Однако Священный союз действительно заключен. Война Франции объявлена. В пути Гёте держит пари с каким-то чиновником, что немцы проиграют войну. И в то время как Фихте призывает немецкую нацию подняться против Наполеона, Гёте равнодушно записывает в своем дневнике: «Я считаю, что учение Фихте нашло осуществление в делах и поступках Наполеона».

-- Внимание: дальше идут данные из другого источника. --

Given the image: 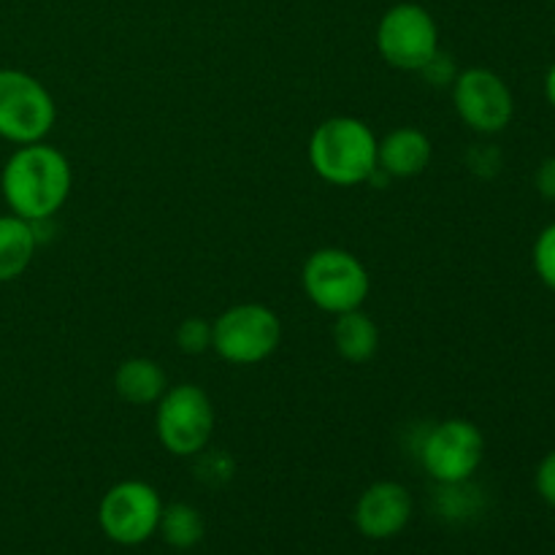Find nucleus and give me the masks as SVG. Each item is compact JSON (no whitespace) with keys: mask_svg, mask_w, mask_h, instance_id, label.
Masks as SVG:
<instances>
[{"mask_svg":"<svg viewBox=\"0 0 555 555\" xmlns=\"http://www.w3.org/2000/svg\"><path fill=\"white\" fill-rule=\"evenodd\" d=\"M531 263H534L542 285L555 291V222L542 228L540 236H537L534 249H531Z\"/></svg>","mask_w":555,"mask_h":555,"instance_id":"17","label":"nucleus"},{"mask_svg":"<svg viewBox=\"0 0 555 555\" xmlns=\"http://www.w3.org/2000/svg\"><path fill=\"white\" fill-rule=\"evenodd\" d=\"M453 90V106L461 122L480 135H496L509 128L515 117V95L507 81L491 68L459 70Z\"/></svg>","mask_w":555,"mask_h":555,"instance_id":"10","label":"nucleus"},{"mask_svg":"<svg viewBox=\"0 0 555 555\" xmlns=\"http://www.w3.org/2000/svg\"><path fill=\"white\" fill-rule=\"evenodd\" d=\"M412 509H415V502H412L406 486L396 480H379L358 496L352 524H356L358 534H363L366 540H393L410 526Z\"/></svg>","mask_w":555,"mask_h":555,"instance_id":"11","label":"nucleus"},{"mask_svg":"<svg viewBox=\"0 0 555 555\" xmlns=\"http://www.w3.org/2000/svg\"><path fill=\"white\" fill-rule=\"evenodd\" d=\"M431 155L434 146L428 133L412 125L390 130L385 139L377 141V168L390 179L421 177L431 163Z\"/></svg>","mask_w":555,"mask_h":555,"instance_id":"12","label":"nucleus"},{"mask_svg":"<svg viewBox=\"0 0 555 555\" xmlns=\"http://www.w3.org/2000/svg\"><path fill=\"white\" fill-rule=\"evenodd\" d=\"M423 76H426L428 81H431L434 87H450L455 81V65H453V57H448V54H442V49L437 52V57L431 60V63L426 65V68L421 70Z\"/></svg>","mask_w":555,"mask_h":555,"instance_id":"20","label":"nucleus"},{"mask_svg":"<svg viewBox=\"0 0 555 555\" xmlns=\"http://www.w3.org/2000/svg\"><path fill=\"white\" fill-rule=\"evenodd\" d=\"M38 231L20 215H0V282H14L30 269L38 249Z\"/></svg>","mask_w":555,"mask_h":555,"instance_id":"14","label":"nucleus"},{"mask_svg":"<svg viewBox=\"0 0 555 555\" xmlns=\"http://www.w3.org/2000/svg\"><path fill=\"white\" fill-rule=\"evenodd\" d=\"M545 98H547V103L555 108V63L547 68V74H545Z\"/></svg>","mask_w":555,"mask_h":555,"instance_id":"22","label":"nucleus"},{"mask_svg":"<svg viewBox=\"0 0 555 555\" xmlns=\"http://www.w3.org/2000/svg\"><path fill=\"white\" fill-rule=\"evenodd\" d=\"M163 499L144 480H122L103 493L98 504V526L114 545L139 547L157 534Z\"/></svg>","mask_w":555,"mask_h":555,"instance_id":"8","label":"nucleus"},{"mask_svg":"<svg viewBox=\"0 0 555 555\" xmlns=\"http://www.w3.org/2000/svg\"><path fill=\"white\" fill-rule=\"evenodd\" d=\"M70 184L74 173L68 157L47 141L16 146L0 171V193L5 206L11 215L30 222L52 220L68 201Z\"/></svg>","mask_w":555,"mask_h":555,"instance_id":"1","label":"nucleus"},{"mask_svg":"<svg viewBox=\"0 0 555 555\" xmlns=\"http://www.w3.org/2000/svg\"><path fill=\"white\" fill-rule=\"evenodd\" d=\"M57 122V103L52 92L33 74L0 68V139L11 144H36Z\"/></svg>","mask_w":555,"mask_h":555,"instance_id":"7","label":"nucleus"},{"mask_svg":"<svg viewBox=\"0 0 555 555\" xmlns=\"http://www.w3.org/2000/svg\"><path fill=\"white\" fill-rule=\"evenodd\" d=\"M486 459V437L464 417L437 423L421 444V464L439 486H461L477 475Z\"/></svg>","mask_w":555,"mask_h":555,"instance_id":"9","label":"nucleus"},{"mask_svg":"<svg viewBox=\"0 0 555 555\" xmlns=\"http://www.w3.org/2000/svg\"><path fill=\"white\" fill-rule=\"evenodd\" d=\"M177 347L184 356H201L211 350V323L206 318H188L177 328Z\"/></svg>","mask_w":555,"mask_h":555,"instance_id":"18","label":"nucleus"},{"mask_svg":"<svg viewBox=\"0 0 555 555\" xmlns=\"http://www.w3.org/2000/svg\"><path fill=\"white\" fill-rule=\"evenodd\" d=\"M155 406V431L163 450L177 459H195L209 448L215 434V404L201 385H171Z\"/></svg>","mask_w":555,"mask_h":555,"instance_id":"5","label":"nucleus"},{"mask_svg":"<svg viewBox=\"0 0 555 555\" xmlns=\"http://www.w3.org/2000/svg\"><path fill=\"white\" fill-rule=\"evenodd\" d=\"M301 285L314 307L336 318L363 307L372 291V276L350 249L323 247L314 249L304 263Z\"/></svg>","mask_w":555,"mask_h":555,"instance_id":"3","label":"nucleus"},{"mask_svg":"<svg viewBox=\"0 0 555 555\" xmlns=\"http://www.w3.org/2000/svg\"><path fill=\"white\" fill-rule=\"evenodd\" d=\"M282 341V323L266 304H233L211 323V350L231 366L269 361Z\"/></svg>","mask_w":555,"mask_h":555,"instance_id":"4","label":"nucleus"},{"mask_svg":"<svg viewBox=\"0 0 555 555\" xmlns=\"http://www.w3.org/2000/svg\"><path fill=\"white\" fill-rule=\"evenodd\" d=\"M334 347L347 363H369L379 350V328L363 309L336 314L334 328Z\"/></svg>","mask_w":555,"mask_h":555,"instance_id":"15","label":"nucleus"},{"mask_svg":"<svg viewBox=\"0 0 555 555\" xmlns=\"http://www.w3.org/2000/svg\"><path fill=\"white\" fill-rule=\"evenodd\" d=\"M114 390L133 406L157 404L168 390V374L152 358H128L114 372Z\"/></svg>","mask_w":555,"mask_h":555,"instance_id":"13","label":"nucleus"},{"mask_svg":"<svg viewBox=\"0 0 555 555\" xmlns=\"http://www.w3.org/2000/svg\"><path fill=\"white\" fill-rule=\"evenodd\" d=\"M547 3H555V0H547Z\"/></svg>","mask_w":555,"mask_h":555,"instance_id":"23","label":"nucleus"},{"mask_svg":"<svg viewBox=\"0 0 555 555\" xmlns=\"http://www.w3.org/2000/svg\"><path fill=\"white\" fill-rule=\"evenodd\" d=\"M534 488L537 493H540L542 502L555 509V450H551V453L540 461V466H537Z\"/></svg>","mask_w":555,"mask_h":555,"instance_id":"19","label":"nucleus"},{"mask_svg":"<svg viewBox=\"0 0 555 555\" xmlns=\"http://www.w3.org/2000/svg\"><path fill=\"white\" fill-rule=\"evenodd\" d=\"M537 193L545 201H555V157H547V160L540 163L534 173Z\"/></svg>","mask_w":555,"mask_h":555,"instance_id":"21","label":"nucleus"},{"mask_svg":"<svg viewBox=\"0 0 555 555\" xmlns=\"http://www.w3.org/2000/svg\"><path fill=\"white\" fill-rule=\"evenodd\" d=\"M157 534L173 551H193V547H198L204 542L206 520L201 515V509L188 502L163 504Z\"/></svg>","mask_w":555,"mask_h":555,"instance_id":"16","label":"nucleus"},{"mask_svg":"<svg viewBox=\"0 0 555 555\" xmlns=\"http://www.w3.org/2000/svg\"><path fill=\"white\" fill-rule=\"evenodd\" d=\"M377 135L358 117H328L309 135V166L334 188H358L377 171Z\"/></svg>","mask_w":555,"mask_h":555,"instance_id":"2","label":"nucleus"},{"mask_svg":"<svg viewBox=\"0 0 555 555\" xmlns=\"http://www.w3.org/2000/svg\"><path fill=\"white\" fill-rule=\"evenodd\" d=\"M377 52L390 68L421 74L439 52V25L421 3H396L379 16Z\"/></svg>","mask_w":555,"mask_h":555,"instance_id":"6","label":"nucleus"}]
</instances>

Наступает октябрь. Германия и весь мир чувствуют, что развязка близка. Гёте находится в самом центре движения. Он бесстрастно следит за событиями и, оставаясь в Веймаре, отмечает в своем дневнике: «Беспокойная ночь ввиду приближения австрийцев. Спешное отступление французов. Китайские краски… Австрийские разъезды… Путешествие с Марко Поло… Прилежно изучаю Китай. Я припрятал для себя эту важную страну, чтобы в случае нужды, например, сейчас, бежать в нее». И принимается за изучение геологии Китая.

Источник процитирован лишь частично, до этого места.